[Task to carry out]: Retype the records in full, keeping each character as it is.

-------- Task input --------

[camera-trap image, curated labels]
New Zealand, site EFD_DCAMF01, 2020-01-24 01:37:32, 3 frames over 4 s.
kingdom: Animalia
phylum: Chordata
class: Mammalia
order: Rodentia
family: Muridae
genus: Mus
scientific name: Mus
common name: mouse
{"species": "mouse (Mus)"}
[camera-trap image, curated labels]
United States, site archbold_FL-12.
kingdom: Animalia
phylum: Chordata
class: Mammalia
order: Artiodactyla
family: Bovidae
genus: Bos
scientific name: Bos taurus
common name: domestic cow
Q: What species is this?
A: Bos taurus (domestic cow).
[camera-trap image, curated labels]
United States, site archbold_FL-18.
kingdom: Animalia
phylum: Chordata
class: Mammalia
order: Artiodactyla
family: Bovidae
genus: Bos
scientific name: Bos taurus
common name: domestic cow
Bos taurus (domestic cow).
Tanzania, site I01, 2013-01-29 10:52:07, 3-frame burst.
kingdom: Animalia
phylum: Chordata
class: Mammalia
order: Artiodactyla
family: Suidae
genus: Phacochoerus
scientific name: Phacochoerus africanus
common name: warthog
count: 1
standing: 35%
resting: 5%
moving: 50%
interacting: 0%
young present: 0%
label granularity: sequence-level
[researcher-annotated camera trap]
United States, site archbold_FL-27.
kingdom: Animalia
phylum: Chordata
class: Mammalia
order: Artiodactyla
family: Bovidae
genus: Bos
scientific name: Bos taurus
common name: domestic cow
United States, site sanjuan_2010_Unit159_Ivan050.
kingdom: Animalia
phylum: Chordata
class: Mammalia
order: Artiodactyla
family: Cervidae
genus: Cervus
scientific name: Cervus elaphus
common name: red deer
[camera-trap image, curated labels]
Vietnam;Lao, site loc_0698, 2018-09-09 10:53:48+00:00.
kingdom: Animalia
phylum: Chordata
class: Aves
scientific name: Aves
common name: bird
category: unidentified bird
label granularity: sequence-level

--------

[Solution for this exercise]:
[camera-trap image, curated labels]
New Zealand, site EFD_DCAMF01, 2020-01-24 01:37:32, 3 frames over 4 s.
kingdom: Animalia
phylum: Chordata
class: Mammalia
order: Rodentia
family: Muridae
genus: Mus
scientific name: Mus
common name: mouse
{"species": "mouse (Mus)"}
[camera-trap image, curated labels]
United States, site archbold_FL-12.
kingdom: Animalia
phylum: Chordata
class: Mammalia
order: Artiodactyla
family: Bovidae
genus: Bos
scientific name: Bos taurus
common name: domestic cow
Q: What species is this?
A: Bos taurus (domestic cow).
[camera-trap image, curated labels]
United States, site archbold_FL-18.
kingdom: Animalia
phylum: Chordata
class: Mammalia
order: Artiodactyla
family: Bovidae
genus: Bos
scientific name: Bos taurus
common name: domestic cow
Bos taurus (domestic cow).
Tanzania, site I01, 2013-01-29 10:52:07, 3-frame burst.
kingdom: Animalia
phylum: Chordata
class: Mammalia
order: Artiodactyla
family: Suidae
genus: Phacochoerus
scientific name: Phacochoerus africanus
common name: warthog
count: 1
standing: 35%
resting: 5%
moving: 50%
interacting: 0%
young present: 0%
label granularity: sequence-level
[researcher-annotated camera trap]
United States, site archbold_FL-27.
kingdom: Animalia
phylum: Chordata
class: Mammalia
order: Artiodactyla
family: Bovidae
genus: Bos
scientific name: Bos taurus
common name: domestic cow
United States, site sanjuan_2010_Unit159_Ivan050.
kingdom: Animalia
phylum: Chordata
class: Mammalia
order: Artiodactyla
family: Cervidae
genus: Cervus
scientific name: Cervus elaphus
common name: red deer
[camera-trap image, curated labels]
Vietnam;Lao, site loc_0698, 2018-09-09 10:53:48+00:00.
kingdom: Animalia
phylum: Chordata
class: Aves
scientific name: Aves
common name: bird
category: unidentified bird
label granularity: sequence-level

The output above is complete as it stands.